START Extract provided

Beyond Retrieval: Optimizing Relevance with Reranking

Retrieving a strong list of candidate items is just the first step—the real challenge is ranking them in the most relevant, personalized order for each user and goal. This post explores how reranking transforms basic search results or recommendations into truly optimized experiences, the technical hurdles of building high-performance reranking systems, and why mastering reranking is key to delivering better engagement, clicks, and conversions.

In the world of search and recommendations, getting a relevant set of candidate items is only half the battle. You might have a great keyword search engine pulling back documents, a rule-based system generating initial product suggestions, or even another recommendation model providing a baseline list. But are these candidates ordered in the best possible way for each individual user and your specific business goals? Often, the answer is no. The initial retrieval step might prioritize keyword density, broad category matches, or simple popularity, missing the nuanced signals of personal relevance.

This is where reranking comes in. Reranking takes a pre-existing list of candidate items and intelligently reorders them using more sophisticated models or objectives, such as deep personalization, optimizing for click-through rate, or balancing multiple goals. It allows you to leverage investments in existing retrieval systems while layering on powerful, context-aware optimization. However, building a custom, high-performance reranking system is a complex undertaking.

The Standard Approach: Building a Custom Reranking Layer

Adding a sophisticated reranking layer on top of an existing candidate generation system typically involves these challenging steps:

Step 1: Candidate Generation (The Prerequisite)

  • Method: Use your existing system (e.g., Elasticsearch, Solr, a database query, a rules engine, a basic recommendation model) to generate an initial list of candidate item IDs based on the context (search query, user location, category page, etc.).
  • The Challenge: While this step is assumed complete, the quality and diversity of these candidates significantly impact the potential of the reranking step.

Step 2: Gathering Data for Reranking

  • Identify & Integrate Data Sources: For each candidate item, you need its features (metadata like category, price, publish date, text descriptions). You also need rich user interaction history and potentially real-time user context.
  • Data Joining & Feature Engineering: In real-time, fetch features for all candidates and combine them with user data to create input vectors for the ranking model. This often requires complex, low-latency data lookups and feature transformations.

The Challenge: Joining disparate data sources (candidate source, item catalog, user profiles, interaction logs) in real-time with low latency is a major engineering hurdle.

Step 3: Building Sophisticated Ranking Models

  • Algorithm Selection: Simple scoring rules are insufficient. Requires advanced machine learning models, often Learning-to-Rank (LTR) approaches (like LambdaMART, RankNet) or deep learning models that can understand complex interactions between user, item, and context features.
  • Model Training & Optimization: Needs large labeled datasets (e.g., search logs with clicks), specialized ML frameworks, significant compute resources for training, and expertise in LTR techniques to optimize for specific metrics (like NDCG, MAP, CTR).

END Extract provided
START Provided information

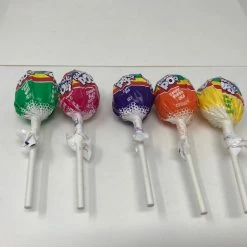 Beulah's Candyland Rain-Blo Pops Lollipops 5 Flavors 2 Pound Bag Candy Coated Bubblegum 5 Beulah's Candyland Rain-Blo Pops Lollipops 5 Flavors 2 Pound Bag Candy Coated Bubblegum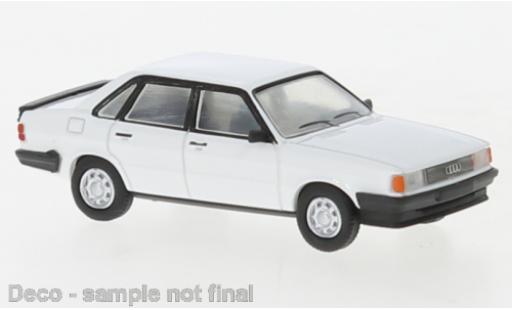 Modelauto Audi 80 berline (B2) wit 1978 1/87 PCX87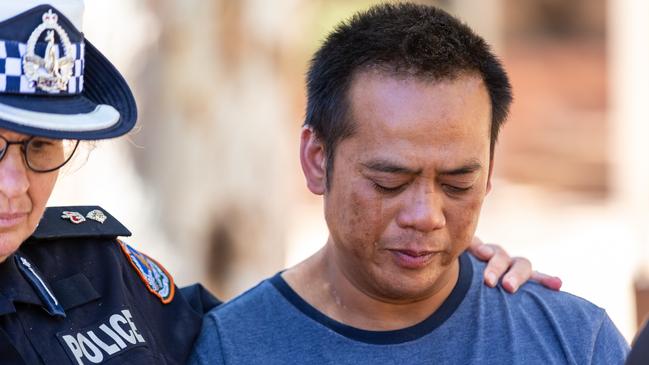 Outback survivor Phu Tran. Picture: Emma Murray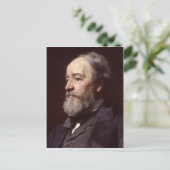 フランシスフランクホールポートレート葉書 ポストカード (スタンド正面)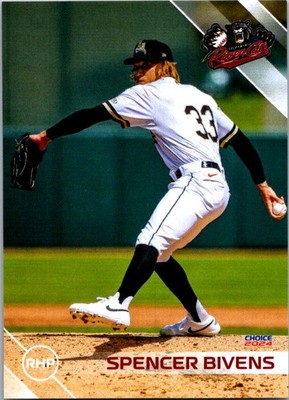 Spencer Bivens 2024 Choice Sacramento River Cats Update #8 Sacramento River Cats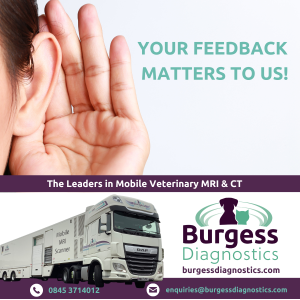 WE'D LOVE TO HEAR FROM YOU!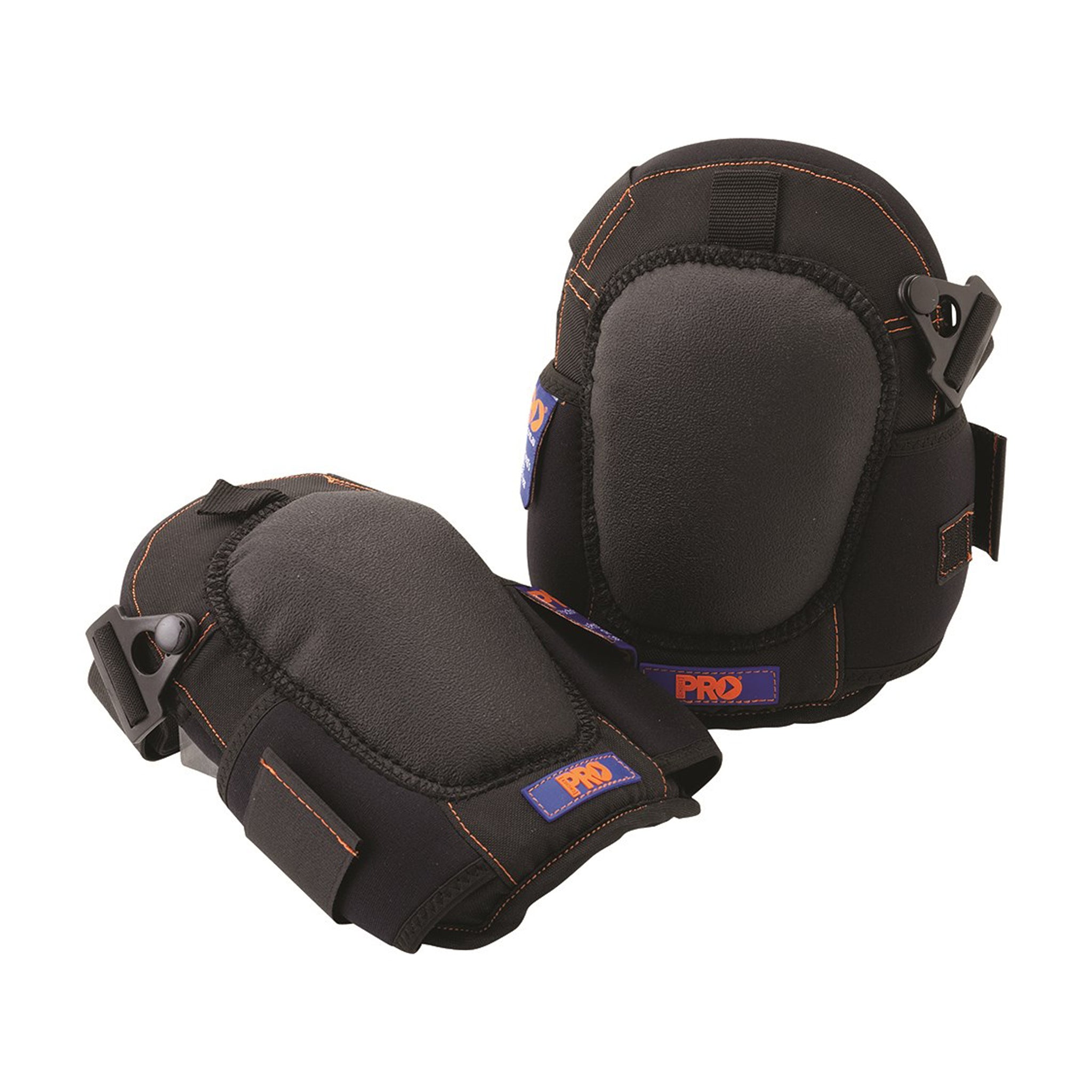 ProComfort Synthetic Leather Knee Pads black safety gear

END Provided information

About this exercise — From the post on reranking, copy word for word the passage starting at "Step 2: Gathering" and ending at "real-time user context.".

Task result —
Step 2: Gathering Data for Reranking

  • Identify & Integrate Data Sources: For each candidate item, you need its features (metadata like category, price, publish date, text descriptions). You also need rich user interaction history and potentially real-time user context.